Oddly enough, I think you have a much better chance at a Brexit worth the name now that both the Brexit Party and UKIP are in play, and here’s why. The smears and lies from what Martin Durkin calls “the new class” are not going to stop any time soon (if ever). One Leave-oriented party on the board means one target for them to attack. But two of them — especially when one of them has high-profile people with baggage — means that one can draw the enemy’s fire and soak up the negative publicity, and the other can say, “we’re the respectable Brexiteers”.

Farage, as far as I can tell, hasn’t said anything really controversial — and he can barely get an Andrew Marr to leave off practicing offense archaeology and talk about the upcoming elections.

[UKIP candidate] Carl Benjamin, on the other hand, made a gibe with the word “rape” in it. It was well done, and at the expense of someone I can’t stand, but every second he has to spend batting away stupid questions about it is a second he’s not talking about liberty, sovereignty, and getting the hell out of the EU.

This doesn’t make him wrong. It may, however, make him — and, by extension, the party of which he is a member — the wrong instrument to achieve the political objective.

I think Nigel Farage is acutely aware of this, and I think that when he says things to distance himself from UKIP, he does so on tactical, rather than ideological, grounds.

It’s not pretty. A man like Batten deserves better. I actually admire Tommy Robinson, who is a real man in an age where real men are thin on the ground. I think Carl is quite sound on free speech, and I’m guessing Dankula would be great fun to hang out with, as you all say, down the local.

But you’re playing against as ruthless an international(ist) cartel as ever opened a Swiss bank account. Being earnest alone will not cut it. I think the best-case scenario is what you have now, where the colorful and earnest men stand up, the adversary shoots his bolt — and the sappers dig.

Did Carbon Mike just nail it or what?

In terms of integrity and principle, no question, Batten is your man. He could have spurned all associations with Tommy Robinson (who is not standing as a UKIP candidate, it must be stressed, but as an independent), he could have ditched Carl Benjamin — aka Sargon of Akkad — because of his “rape joke” spat with that annoying, gobby, overrated MP Jess Phillips. But he didn’t because he believes in free speech and because he knows that Robinson and Benjamin (and another of his candidates, Count Dankula — aka Markus Meechan) are essentially decent people fighting a good fight that needs to be fought against the radical left (and its unholy alliance with Islamofascism).

In terms of political genius, though, Farage is the master. Like Carbon Mike, I doubt that deep down Farage disagrees with any of the above on Islam or freedom of speech or anything that matters.
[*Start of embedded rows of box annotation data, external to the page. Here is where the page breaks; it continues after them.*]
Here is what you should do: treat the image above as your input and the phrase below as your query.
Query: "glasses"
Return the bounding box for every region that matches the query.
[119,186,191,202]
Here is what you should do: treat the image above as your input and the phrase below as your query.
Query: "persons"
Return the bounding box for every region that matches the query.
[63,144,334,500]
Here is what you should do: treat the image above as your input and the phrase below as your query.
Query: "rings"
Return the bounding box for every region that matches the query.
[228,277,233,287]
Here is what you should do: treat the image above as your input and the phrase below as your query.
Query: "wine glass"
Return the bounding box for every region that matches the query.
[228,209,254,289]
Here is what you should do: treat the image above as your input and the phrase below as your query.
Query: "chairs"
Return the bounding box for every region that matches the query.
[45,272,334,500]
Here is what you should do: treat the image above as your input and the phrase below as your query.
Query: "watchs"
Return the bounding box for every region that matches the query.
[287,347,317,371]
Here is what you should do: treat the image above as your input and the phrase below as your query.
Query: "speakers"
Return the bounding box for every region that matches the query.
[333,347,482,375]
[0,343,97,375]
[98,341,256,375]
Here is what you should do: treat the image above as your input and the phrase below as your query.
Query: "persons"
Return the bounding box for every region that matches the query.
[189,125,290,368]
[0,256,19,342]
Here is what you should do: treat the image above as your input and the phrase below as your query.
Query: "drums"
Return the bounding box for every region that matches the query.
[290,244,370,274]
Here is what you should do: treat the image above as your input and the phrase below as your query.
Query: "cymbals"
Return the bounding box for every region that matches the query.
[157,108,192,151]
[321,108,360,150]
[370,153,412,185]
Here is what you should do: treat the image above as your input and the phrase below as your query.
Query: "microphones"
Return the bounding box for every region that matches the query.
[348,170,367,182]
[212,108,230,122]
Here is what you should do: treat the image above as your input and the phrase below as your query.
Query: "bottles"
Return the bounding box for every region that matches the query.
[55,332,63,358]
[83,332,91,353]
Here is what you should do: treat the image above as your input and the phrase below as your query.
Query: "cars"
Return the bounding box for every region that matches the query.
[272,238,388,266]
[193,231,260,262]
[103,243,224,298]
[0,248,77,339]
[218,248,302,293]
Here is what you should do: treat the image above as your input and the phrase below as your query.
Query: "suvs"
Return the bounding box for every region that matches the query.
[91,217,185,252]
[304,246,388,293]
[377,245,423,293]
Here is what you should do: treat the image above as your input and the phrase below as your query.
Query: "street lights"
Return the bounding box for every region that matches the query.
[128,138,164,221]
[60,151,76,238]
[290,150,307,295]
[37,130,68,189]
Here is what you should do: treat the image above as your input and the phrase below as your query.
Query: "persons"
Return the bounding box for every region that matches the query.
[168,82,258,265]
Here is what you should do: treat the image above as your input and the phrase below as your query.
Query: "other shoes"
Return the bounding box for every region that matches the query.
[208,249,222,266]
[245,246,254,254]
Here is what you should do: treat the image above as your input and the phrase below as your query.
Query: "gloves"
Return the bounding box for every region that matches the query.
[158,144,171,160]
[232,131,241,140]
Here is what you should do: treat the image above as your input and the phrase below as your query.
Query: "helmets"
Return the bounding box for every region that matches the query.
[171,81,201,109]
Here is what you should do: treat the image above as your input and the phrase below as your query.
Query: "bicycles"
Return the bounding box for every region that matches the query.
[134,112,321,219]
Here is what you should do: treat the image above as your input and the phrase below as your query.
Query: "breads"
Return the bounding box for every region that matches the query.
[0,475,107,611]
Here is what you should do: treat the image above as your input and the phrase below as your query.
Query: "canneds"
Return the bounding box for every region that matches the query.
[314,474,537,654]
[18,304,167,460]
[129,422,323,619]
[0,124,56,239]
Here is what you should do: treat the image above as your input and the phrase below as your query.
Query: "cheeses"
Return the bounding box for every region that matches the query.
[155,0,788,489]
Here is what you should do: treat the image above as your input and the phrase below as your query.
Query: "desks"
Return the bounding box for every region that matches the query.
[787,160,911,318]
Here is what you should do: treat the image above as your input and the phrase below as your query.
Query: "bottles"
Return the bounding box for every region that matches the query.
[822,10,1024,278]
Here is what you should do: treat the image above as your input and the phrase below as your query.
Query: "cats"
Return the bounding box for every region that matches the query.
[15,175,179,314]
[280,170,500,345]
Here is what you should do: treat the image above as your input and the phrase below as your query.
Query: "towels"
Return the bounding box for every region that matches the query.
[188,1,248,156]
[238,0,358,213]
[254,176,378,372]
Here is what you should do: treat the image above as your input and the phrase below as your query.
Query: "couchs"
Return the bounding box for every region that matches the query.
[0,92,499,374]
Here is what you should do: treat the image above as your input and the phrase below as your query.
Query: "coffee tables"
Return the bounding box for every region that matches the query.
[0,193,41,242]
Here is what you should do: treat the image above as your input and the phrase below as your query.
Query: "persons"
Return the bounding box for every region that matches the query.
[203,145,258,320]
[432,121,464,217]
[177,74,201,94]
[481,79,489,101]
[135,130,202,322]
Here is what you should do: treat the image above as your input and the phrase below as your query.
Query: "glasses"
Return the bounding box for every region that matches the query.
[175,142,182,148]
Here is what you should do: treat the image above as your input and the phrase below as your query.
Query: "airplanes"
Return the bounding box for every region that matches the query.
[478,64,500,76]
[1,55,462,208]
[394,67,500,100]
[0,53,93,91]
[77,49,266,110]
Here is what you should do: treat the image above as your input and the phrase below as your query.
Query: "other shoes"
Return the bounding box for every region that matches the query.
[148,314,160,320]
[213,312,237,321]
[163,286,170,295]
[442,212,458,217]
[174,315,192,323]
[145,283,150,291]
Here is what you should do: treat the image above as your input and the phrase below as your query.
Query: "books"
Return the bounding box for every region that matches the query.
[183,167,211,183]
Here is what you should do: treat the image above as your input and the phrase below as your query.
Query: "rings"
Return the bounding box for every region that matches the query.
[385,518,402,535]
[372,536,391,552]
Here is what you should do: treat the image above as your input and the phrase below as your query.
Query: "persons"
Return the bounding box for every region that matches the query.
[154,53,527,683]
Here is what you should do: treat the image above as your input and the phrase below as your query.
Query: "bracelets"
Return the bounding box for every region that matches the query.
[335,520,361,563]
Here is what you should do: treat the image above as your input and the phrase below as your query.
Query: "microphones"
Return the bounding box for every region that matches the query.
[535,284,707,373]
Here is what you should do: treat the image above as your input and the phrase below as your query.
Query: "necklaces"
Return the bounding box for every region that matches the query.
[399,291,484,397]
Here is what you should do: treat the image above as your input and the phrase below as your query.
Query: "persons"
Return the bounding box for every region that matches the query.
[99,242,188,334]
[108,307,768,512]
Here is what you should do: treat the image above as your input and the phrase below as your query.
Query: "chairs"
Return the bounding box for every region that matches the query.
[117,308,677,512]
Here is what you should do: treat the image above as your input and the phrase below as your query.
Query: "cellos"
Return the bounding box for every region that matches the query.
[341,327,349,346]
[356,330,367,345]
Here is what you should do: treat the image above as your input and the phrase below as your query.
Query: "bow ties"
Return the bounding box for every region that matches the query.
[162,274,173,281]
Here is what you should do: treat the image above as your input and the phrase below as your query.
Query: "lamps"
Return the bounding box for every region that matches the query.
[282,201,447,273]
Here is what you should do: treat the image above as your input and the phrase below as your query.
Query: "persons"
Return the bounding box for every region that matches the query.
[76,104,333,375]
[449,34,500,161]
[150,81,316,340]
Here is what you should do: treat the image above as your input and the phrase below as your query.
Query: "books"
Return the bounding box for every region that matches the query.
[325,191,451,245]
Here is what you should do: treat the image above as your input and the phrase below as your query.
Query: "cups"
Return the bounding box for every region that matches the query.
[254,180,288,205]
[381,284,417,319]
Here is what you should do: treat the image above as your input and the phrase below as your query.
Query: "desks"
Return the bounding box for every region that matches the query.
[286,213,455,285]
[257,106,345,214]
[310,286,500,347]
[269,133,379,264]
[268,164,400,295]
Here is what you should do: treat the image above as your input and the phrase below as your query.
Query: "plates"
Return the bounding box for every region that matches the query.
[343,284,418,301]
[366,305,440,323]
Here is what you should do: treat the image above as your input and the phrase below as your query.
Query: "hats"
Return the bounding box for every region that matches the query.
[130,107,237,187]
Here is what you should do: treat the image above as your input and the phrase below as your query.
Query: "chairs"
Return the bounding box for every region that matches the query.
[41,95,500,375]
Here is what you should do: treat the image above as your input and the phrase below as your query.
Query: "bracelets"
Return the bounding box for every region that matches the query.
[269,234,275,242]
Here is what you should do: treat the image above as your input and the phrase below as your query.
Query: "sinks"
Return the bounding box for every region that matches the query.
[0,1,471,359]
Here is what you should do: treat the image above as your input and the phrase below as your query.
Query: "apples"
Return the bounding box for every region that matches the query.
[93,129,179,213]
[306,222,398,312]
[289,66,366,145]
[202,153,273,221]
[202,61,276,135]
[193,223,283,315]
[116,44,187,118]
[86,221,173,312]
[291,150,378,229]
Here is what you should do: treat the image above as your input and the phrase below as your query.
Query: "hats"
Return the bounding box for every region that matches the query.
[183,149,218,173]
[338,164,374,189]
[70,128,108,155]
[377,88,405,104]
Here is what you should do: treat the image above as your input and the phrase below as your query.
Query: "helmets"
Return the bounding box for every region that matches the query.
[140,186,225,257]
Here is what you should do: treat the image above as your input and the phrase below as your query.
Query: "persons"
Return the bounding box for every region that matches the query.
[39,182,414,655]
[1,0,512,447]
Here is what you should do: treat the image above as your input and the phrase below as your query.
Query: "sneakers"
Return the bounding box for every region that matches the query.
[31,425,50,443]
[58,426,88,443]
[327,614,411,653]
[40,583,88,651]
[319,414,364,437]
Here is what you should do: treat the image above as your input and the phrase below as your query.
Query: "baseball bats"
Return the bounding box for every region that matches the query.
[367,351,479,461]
But you only have to look at how Farage’s Brexit Party is performing in the polls to realise that his calculation — however cynical and political it may have been — is paying off massive dividends.

My prediction (not that it exactly requires the skills of Nostradamus) is that Farage and the Brexit Party are going to win massively – and deservedly so.

This leaves you safe to vote wherever you conscience or random spur of the moment decision or tactical nous leads you.